During the next twenty years (1241-1260), we will find 104 dated tombstones, somewhat less than during the precedent period. Two are dated 1241. In 1242 we will find only one dated tombstone: curiously enough, the date appears on it completely at the end. In 1243, we will have eight dated tombstones stones. On one of them appears, contrarily to common practice, the name of the mother of the deceased. Another one covered with one inscription the double killing of two victims of “the sons of Esau [the Christians] who had attacked and killed them.” Another stone refers to a death due to a tragic accident, with no further details. In 1244, there will be four dated stones. The first one reports the assassination of the deceased.
There is only one tombstone for the year 1245. In 1246 there will be three dated tombstones. Strangely, the first one, which seems complete, reports the year and the month of death, but not the day! There will be a slight increase the following year, in 1247, when we will have six dated stones, and seven in 1248. One of these tells us when the new Würzburg synagogue was inaugurated: between September 19, 1248 and September 9, 1249. On two other tombstones, there will be a clear mention of the resurrection of the dead! The next stone alludes, it would seem, to a mysterious incident, which calls for vengeance.

**Entries shown**.
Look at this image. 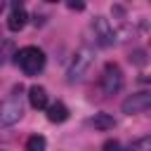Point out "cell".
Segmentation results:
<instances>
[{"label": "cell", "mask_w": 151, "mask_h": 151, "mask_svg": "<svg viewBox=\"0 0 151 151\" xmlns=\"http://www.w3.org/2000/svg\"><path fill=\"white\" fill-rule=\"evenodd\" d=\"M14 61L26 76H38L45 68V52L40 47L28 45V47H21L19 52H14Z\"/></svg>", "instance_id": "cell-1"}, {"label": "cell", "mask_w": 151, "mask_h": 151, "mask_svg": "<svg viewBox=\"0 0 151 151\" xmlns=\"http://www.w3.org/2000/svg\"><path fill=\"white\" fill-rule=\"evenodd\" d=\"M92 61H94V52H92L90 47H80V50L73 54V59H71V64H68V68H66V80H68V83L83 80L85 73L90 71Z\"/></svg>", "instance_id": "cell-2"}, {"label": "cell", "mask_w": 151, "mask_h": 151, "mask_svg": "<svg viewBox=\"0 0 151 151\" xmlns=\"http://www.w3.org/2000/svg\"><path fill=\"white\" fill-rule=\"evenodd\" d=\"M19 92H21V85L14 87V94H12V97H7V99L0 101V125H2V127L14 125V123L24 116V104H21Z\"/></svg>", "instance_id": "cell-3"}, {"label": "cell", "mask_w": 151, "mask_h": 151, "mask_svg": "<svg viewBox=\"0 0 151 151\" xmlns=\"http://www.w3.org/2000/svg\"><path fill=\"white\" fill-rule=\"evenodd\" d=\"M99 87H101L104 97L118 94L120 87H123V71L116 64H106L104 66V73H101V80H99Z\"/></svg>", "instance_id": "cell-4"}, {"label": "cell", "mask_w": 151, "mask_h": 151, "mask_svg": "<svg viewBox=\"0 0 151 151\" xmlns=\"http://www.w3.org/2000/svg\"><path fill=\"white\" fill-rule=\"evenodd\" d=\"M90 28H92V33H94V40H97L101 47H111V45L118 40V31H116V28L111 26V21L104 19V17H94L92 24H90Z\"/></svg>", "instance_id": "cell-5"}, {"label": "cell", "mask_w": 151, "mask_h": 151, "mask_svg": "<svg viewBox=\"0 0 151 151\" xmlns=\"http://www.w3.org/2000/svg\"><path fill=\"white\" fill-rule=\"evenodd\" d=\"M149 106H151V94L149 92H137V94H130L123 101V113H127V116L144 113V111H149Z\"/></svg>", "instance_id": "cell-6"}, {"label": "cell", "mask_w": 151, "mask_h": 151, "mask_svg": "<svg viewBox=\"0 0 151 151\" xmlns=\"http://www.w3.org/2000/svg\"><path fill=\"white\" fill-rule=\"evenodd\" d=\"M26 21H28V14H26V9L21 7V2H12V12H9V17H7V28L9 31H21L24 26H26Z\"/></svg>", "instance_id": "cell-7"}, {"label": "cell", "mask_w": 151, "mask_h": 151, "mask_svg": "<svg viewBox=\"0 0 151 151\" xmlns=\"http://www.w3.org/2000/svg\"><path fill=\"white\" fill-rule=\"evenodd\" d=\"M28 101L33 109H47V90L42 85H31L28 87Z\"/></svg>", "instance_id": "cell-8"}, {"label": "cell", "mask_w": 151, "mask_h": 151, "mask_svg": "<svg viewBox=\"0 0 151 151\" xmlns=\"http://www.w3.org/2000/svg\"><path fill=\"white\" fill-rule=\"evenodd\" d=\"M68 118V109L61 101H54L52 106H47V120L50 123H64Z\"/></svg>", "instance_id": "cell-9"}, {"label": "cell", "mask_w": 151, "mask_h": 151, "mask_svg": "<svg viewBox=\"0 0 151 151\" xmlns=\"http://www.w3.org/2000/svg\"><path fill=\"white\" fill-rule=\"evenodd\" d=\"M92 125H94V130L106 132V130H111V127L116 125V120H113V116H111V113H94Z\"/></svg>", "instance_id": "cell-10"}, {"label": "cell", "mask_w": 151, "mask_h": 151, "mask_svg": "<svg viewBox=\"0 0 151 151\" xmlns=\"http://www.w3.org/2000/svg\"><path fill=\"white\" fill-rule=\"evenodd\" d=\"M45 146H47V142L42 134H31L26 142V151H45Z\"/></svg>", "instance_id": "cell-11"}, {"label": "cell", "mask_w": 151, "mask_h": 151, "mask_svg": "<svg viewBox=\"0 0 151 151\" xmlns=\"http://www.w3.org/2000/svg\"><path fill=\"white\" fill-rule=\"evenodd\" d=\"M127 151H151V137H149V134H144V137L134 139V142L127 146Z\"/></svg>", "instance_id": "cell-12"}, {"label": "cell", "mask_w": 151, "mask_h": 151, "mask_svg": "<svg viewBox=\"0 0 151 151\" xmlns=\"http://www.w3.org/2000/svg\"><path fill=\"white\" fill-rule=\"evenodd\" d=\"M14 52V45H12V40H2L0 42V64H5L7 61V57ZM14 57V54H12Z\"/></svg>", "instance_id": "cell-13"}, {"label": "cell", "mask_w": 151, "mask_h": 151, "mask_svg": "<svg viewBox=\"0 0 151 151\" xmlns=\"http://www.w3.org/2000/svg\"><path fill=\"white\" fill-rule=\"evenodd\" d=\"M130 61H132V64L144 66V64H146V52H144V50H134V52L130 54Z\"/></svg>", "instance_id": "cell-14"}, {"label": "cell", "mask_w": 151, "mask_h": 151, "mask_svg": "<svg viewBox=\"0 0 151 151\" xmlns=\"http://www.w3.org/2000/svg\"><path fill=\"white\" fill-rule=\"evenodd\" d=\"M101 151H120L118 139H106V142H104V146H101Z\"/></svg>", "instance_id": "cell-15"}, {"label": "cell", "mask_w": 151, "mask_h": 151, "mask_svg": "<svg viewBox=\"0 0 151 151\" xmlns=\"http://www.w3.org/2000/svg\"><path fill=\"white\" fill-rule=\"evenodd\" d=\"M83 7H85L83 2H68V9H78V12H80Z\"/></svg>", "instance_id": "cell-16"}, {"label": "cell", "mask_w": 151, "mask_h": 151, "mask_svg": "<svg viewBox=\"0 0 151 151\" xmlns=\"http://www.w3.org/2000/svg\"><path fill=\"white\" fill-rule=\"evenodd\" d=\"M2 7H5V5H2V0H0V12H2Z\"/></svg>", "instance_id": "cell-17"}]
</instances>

**Prompt**.
Reproduce word for word the part of the passage on dated tombstones above that runs between "There is only" and "calls for vengeance.", inclusive.

**Response**.
There is only one tombstone for the year 1245. In 1246 there will be three dated tombstones. Strangely, the first one, which seems complete, reports the year and the month of death, but not the day! There will be a slight increase the following year, in 1247, when we will have six dated stones, and seven in 1248. One of these tells us when the new Würzburg synagogue was inaugurated: between September 19, 1248 and September 9, 1249. On two other tombstones, there will be a clear mention of the resurrection of the dead! The next stone alludes, it would seem, to a mysterious incident, which calls for vengeance.